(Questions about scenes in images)
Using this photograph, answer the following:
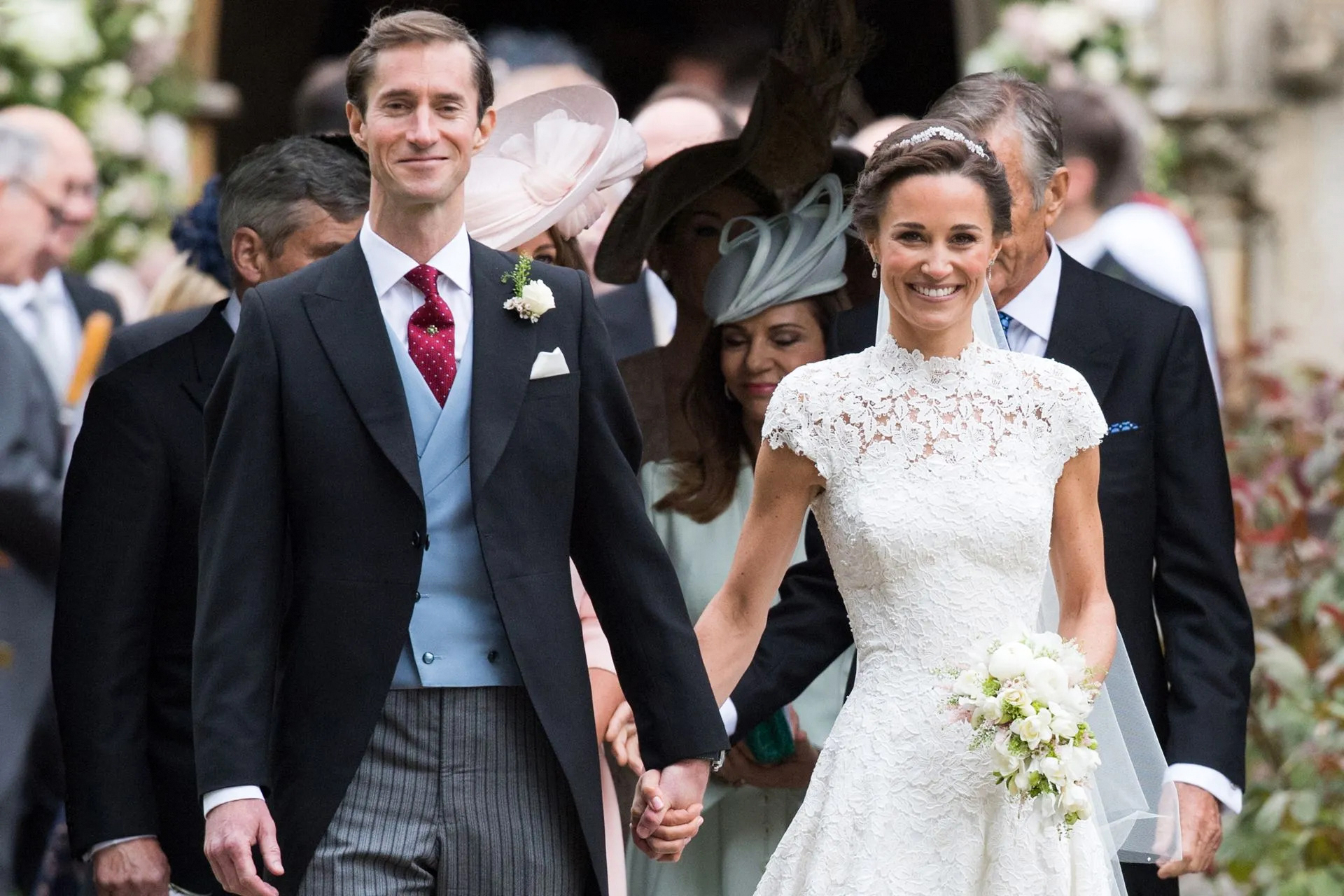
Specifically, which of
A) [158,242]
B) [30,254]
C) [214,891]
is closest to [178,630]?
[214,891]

* Objective
In the lines above, substitute "nearest" for "closest" and reproduce them with no other change, omitting the pictures from your answer.

* Solution to this exercise
Using this photograph, answer the following:
Specifically, which of
A) [158,242]
B) [30,254]
C) [214,891]
is nearest to [178,630]?
[214,891]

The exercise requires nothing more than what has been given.